Don’t serve Our Man Sietsema an unsustainable fish. It makes him very cranky. And woe to the menu that conjures up comparison to Children of the Corn. Alas, that is the fate that befalls Braeburn, the new haute barnyard spot in the West Village that Our Man takes on this week.
But! Don’t get him wrong. He likes several things at Braeburn, the selection of hard apple ciders, for one. Plus:
“The fist-sized and strangely boneless “all-natural rib eye” ($32) is as fine a hunk of beef as I’ve had in a month of Sundays, though the word “natural” in this context is meaningless. While the roasted “Pennsylvania chicken” is splendid in its chanterelle stew, its origin in the Keystone State is no guarantee that the chicken was humanely raised or organically fed.”
Soooo…things get juicy from there.

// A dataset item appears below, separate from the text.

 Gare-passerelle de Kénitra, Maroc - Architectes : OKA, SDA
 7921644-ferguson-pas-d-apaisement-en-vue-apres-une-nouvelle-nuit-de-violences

It’s always fun when Our Man (generally a food-loving open-minded guy) gets something to sink his teeth into. We hear of “fussy platings” and “lessons of cooking school” (derogatory, obvs). A cod dish (unsustainable!) in bonito broth and bok choy causes Our Man to muse that “Clearly, we’ve been teleported to a local farm in Japan.”
And in the final analysis:
“Like the dishes on Top Chef, many of Bistrong’s compositions suffer from the “one ingredient too many” syndrome.”
Yowzah! We love it when Our Man gets annoyed.